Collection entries
╭──
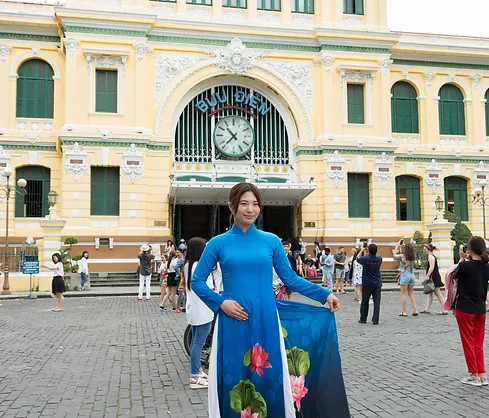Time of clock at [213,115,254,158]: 10:37
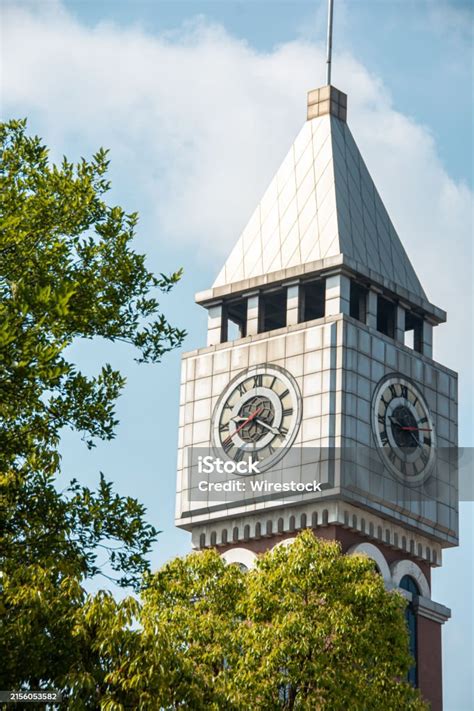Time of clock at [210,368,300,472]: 9:20
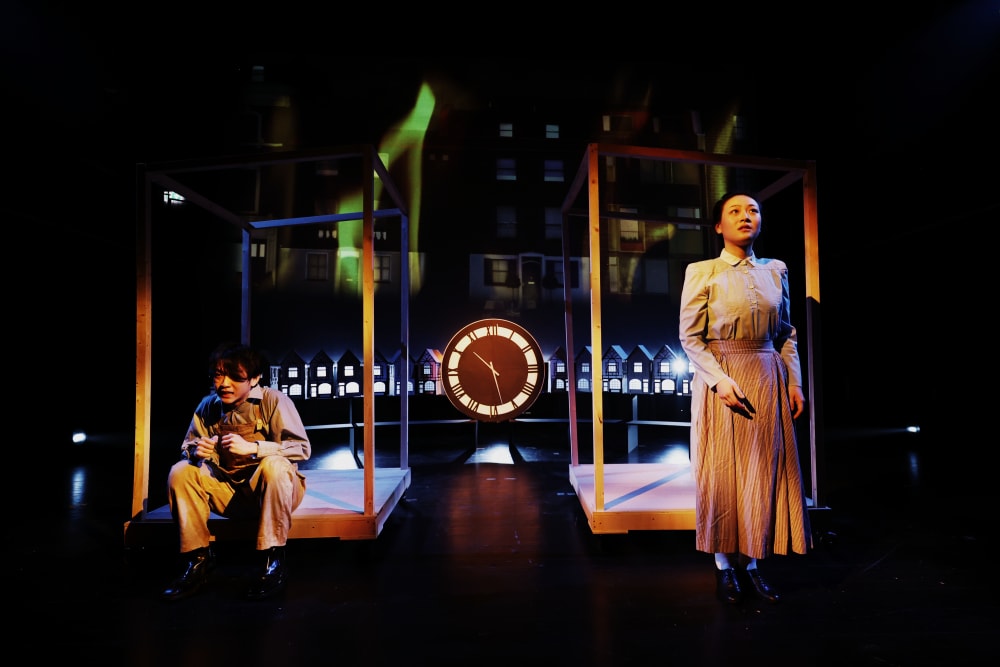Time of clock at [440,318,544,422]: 10:27
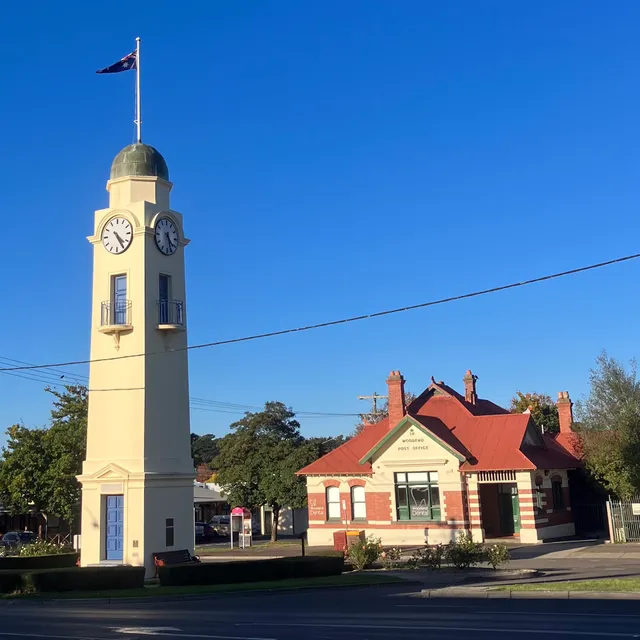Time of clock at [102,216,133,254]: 4:24
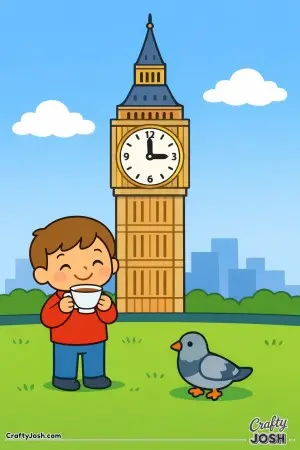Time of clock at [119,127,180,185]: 2:59
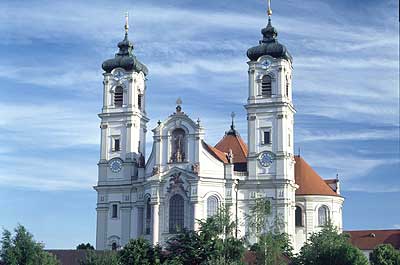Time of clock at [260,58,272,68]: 7:59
╰──
• _Exercise goal_:
Reproduce every item above word for word, leaving out the pictures.

• _Solution to the problem_:
Time of clock at [213,115,254,158]: 10:37
Time of clock at [210,368,300,472]: 9:20
Time of clock at [440,318,544,422]: 10:27
Time of clock at [102,216,133,254]: 4:24
Time of clock at [119,127,180,185]: 2:59
Time of clock at [260,58,272,68]: 7:59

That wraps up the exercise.